A project log for Stylish!

A most stylish wearable music synthesizer! A real stylus based monophonic music synthesizer built into a giant trucker belt buckle!

t-b-trzepaczT. B. Trzepacz 05/13/2020 at 20:560 Comments

I'm kinda way behind on project logs, but I submitted this project to the DigiKey "Making Tech At Home" contest, since, well, I'm making them at home right now.

Since all the files are on GitHub, anybody else can make one too.

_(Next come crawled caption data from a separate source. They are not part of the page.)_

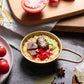 candle made to look like korean ramen noodles in gold pot with toppings such as mushrooms, beef, green onions and peppers on it
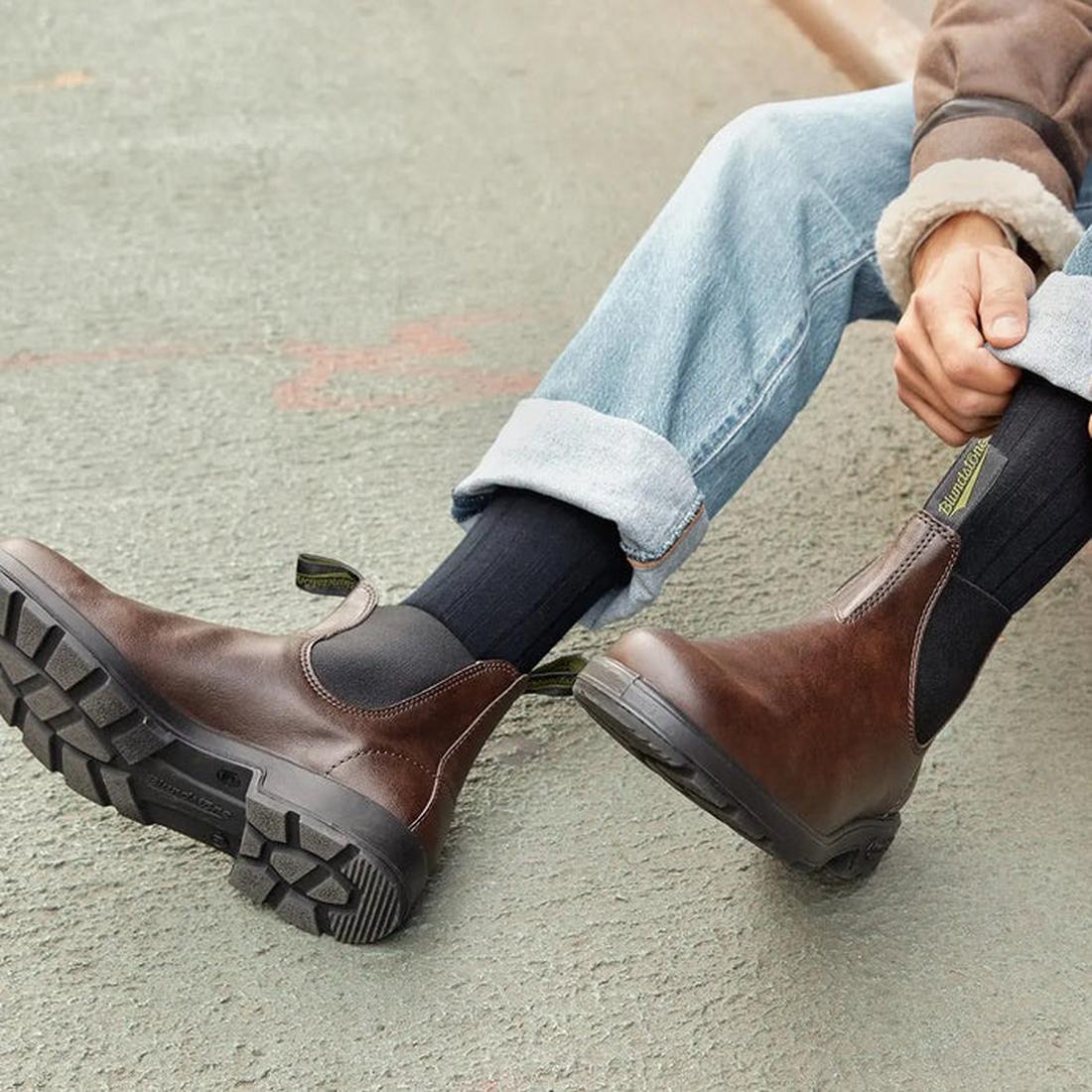 A child relaxes outdoors in blue jeans and Blundstone 2116 VEGAN Chelsea boots, brown with sturdy soles and easy pull-on sides. ksnz, 9315891528689, 9315891528702, 9315891528726, 9315891528740, 9315891528764, 9315891528788, 9315891528801, 9315891528825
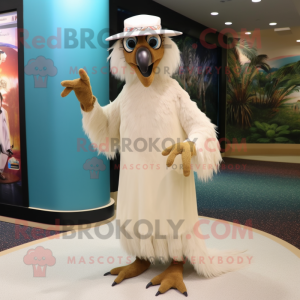 Cream Hawk mascot costume character dressed with a Maxi Dress and Caps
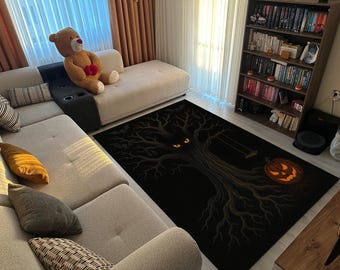 May include: Black rectangular Halloween-themed rug featuring a spooky tree design with glowing orange eyes and a jack-o'-lantern. A swing hangs from a branch. The rug is placed in a living room with a beige sectional sofa and a teddy bear.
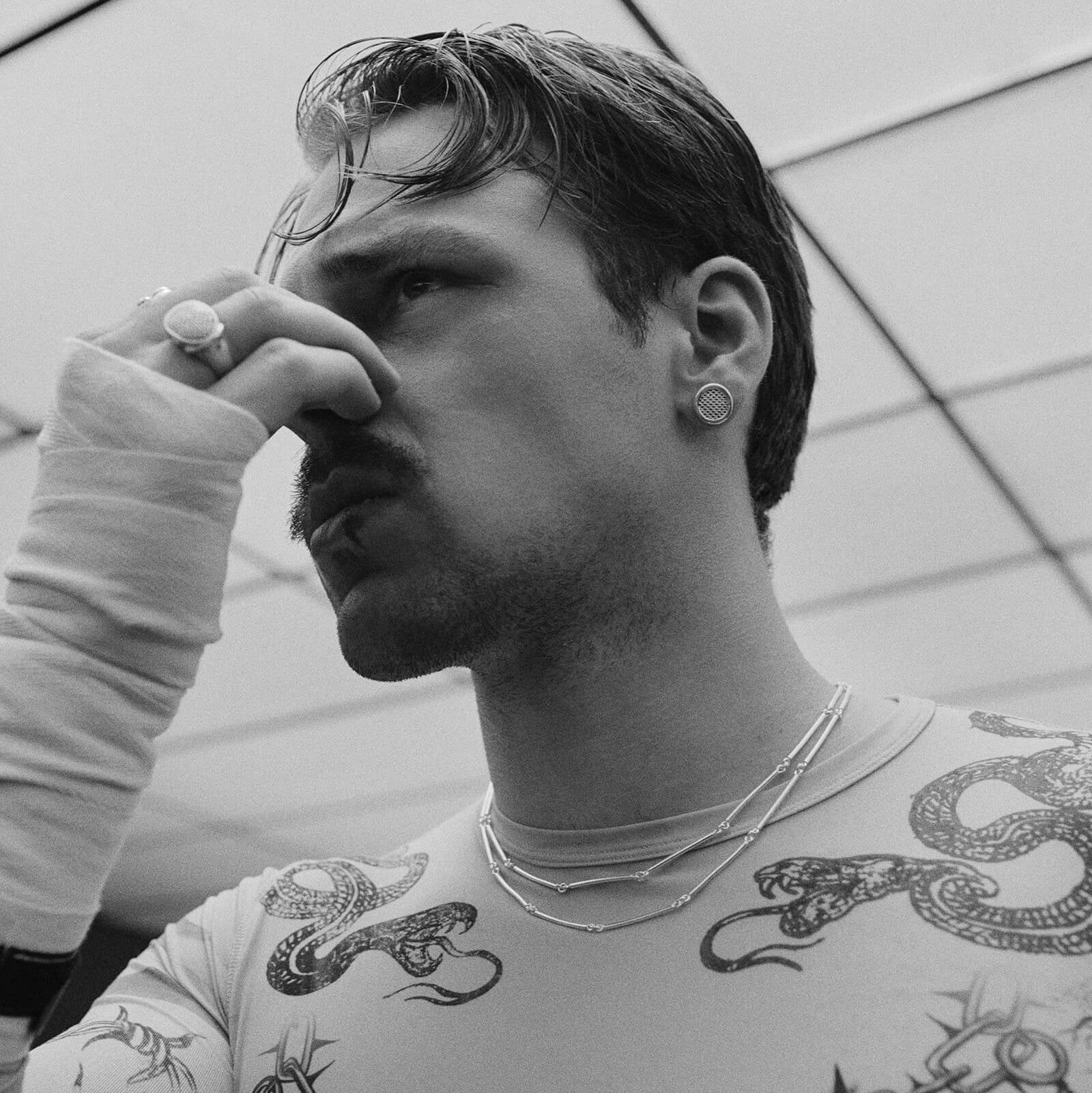 Man with tattoos on his arms wearing a white shirt against a geometric-patterned wall.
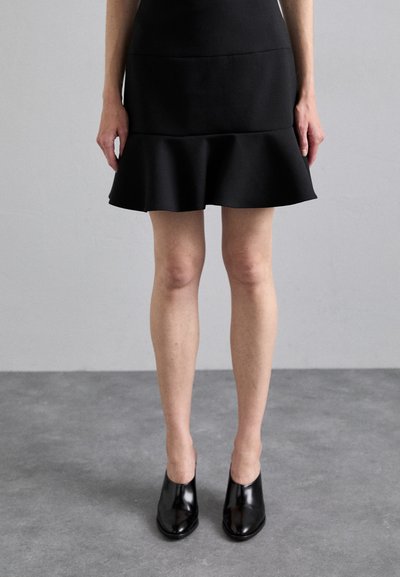 Jupe noire ajustée avec un ourlet évasé, en tissu lisse. Assortie à des mules à talons brillants noires. Fond neutre.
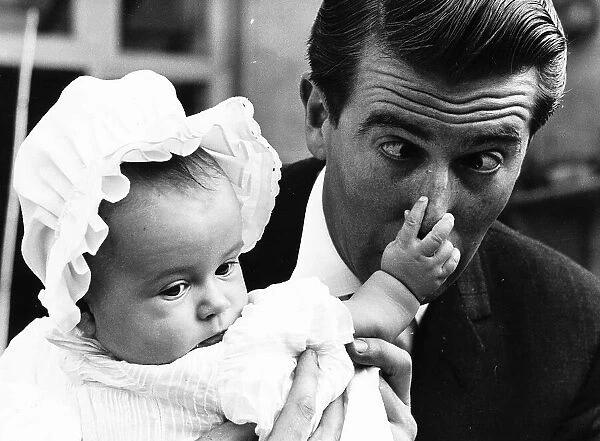 Leslie Crowther TV presenter with baby Charlotte Crowther at her christening in 1963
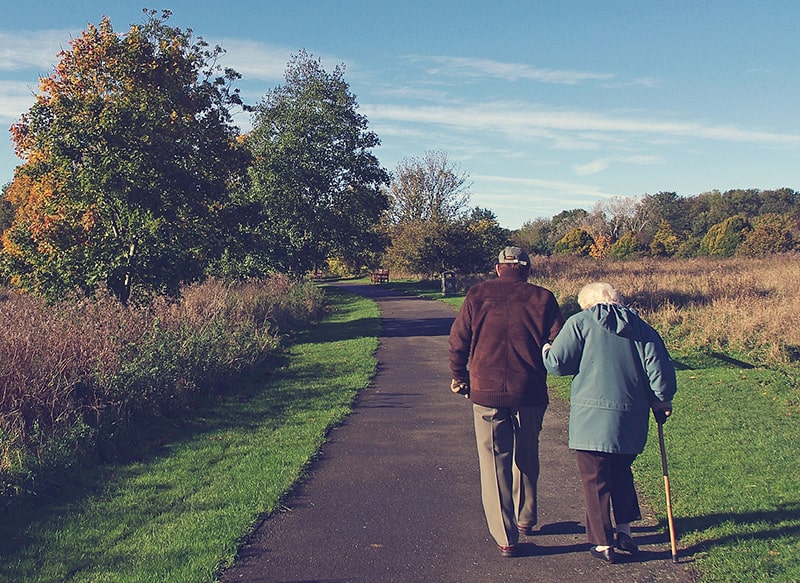 Old Couple Walking Down a Path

You may think "Oh, it requires a fancy PCB and all sorts of surface mount parts from China!" but really, all you need is a blue pill (STM32F103C8T6) board, and maybe an LED ring or LED strip with WS2812B parts in it.

The whole thing was designed to be fairly modular, and was originally prototyped with a blue-pill, an LED ring, and the cheapest amplifier board on AliExpress, and early board revisions (see the history on GitHub) actually have pin connectors for those parts.

But even if you just have the STM32 blue-pill board, you can still make a playable synth pretty easily:

You can replace the PCB + stylus "keyboard" with a bunch of switches, or even recode to use a keyboard from something else, using a keypad library or something. The only strange thing with the keyboard is that there are a couple of diodes so that you can use the last button (pad)  to trigger two buttons at once, which was a poor man's way of multiplexing and getting one more button in.

While I have an elaborate low pass filter to eliminate the PWM noise, you can literally just attach it to a headphone jack or amplifier input and it will probably sound OK, since those things can't reproduce frequencies in the PWM range anyway. 

You can power it through the USB port on the blue-pill board and skip the batteries and extra diodes.

Again, the LEDs can be replaced with just about any commodity WS2812B LED ring or LED strip.

Basically, the software is the synthesizer, and with the code from this project, any Blue Pill board can become a valid synthesizer.

Since it is based on Mozzi, you could probably even run it on a Teensy or Arduino Duo with a little effort. Patch storage / writing would probably have to be reconfigured, but most other platforms have some persistent memory for storage and don't require you to write to the Flash as I have done.

And that is why I think this is appropriate for the DigiKey "Making Tech At Home" contest. One microcontroller, and you can basically make a completely usable, programmable synthesizer.